■ Material ■

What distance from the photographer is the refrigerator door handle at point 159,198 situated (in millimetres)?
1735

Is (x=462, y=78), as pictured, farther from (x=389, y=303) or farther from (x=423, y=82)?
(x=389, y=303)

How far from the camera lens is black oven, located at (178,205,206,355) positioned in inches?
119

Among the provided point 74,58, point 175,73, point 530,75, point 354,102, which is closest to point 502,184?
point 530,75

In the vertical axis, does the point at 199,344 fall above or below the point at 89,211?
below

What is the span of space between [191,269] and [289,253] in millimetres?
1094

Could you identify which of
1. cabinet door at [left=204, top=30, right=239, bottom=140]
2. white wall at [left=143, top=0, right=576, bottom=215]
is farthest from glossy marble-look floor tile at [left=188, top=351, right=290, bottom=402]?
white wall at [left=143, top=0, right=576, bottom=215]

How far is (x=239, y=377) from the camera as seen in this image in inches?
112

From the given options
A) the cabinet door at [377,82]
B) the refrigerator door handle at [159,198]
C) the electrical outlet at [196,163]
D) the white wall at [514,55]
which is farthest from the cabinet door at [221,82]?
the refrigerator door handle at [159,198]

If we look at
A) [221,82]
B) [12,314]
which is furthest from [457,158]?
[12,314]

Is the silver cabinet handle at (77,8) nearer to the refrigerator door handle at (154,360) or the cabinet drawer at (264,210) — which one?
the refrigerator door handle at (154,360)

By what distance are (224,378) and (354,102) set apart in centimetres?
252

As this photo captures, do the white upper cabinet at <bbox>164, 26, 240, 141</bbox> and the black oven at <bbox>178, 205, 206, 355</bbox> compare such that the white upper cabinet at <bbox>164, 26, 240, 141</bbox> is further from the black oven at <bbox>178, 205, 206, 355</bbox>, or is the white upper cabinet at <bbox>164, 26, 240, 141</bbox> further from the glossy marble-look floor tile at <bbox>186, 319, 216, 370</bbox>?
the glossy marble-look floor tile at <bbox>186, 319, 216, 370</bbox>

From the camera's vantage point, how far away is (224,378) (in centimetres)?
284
---
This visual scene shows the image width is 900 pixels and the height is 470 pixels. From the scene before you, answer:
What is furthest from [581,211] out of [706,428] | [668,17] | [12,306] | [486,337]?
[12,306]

■ Task ■
Return each line of the material above that contains the string "point". Matching is case-sensitive.

■ Response to the task ■
What distance from the photographer is the refrigerator door handle at point 159,198 situated (in millimetres)?
Among the provided point 74,58, point 175,73, point 530,75, point 354,102, which is closest to point 502,184?
point 530,75
In the vertical axis, does the point at 199,344 fall above or below the point at 89,211?
From the camera's vantage point, how far away is (224,378) (in centimetres)?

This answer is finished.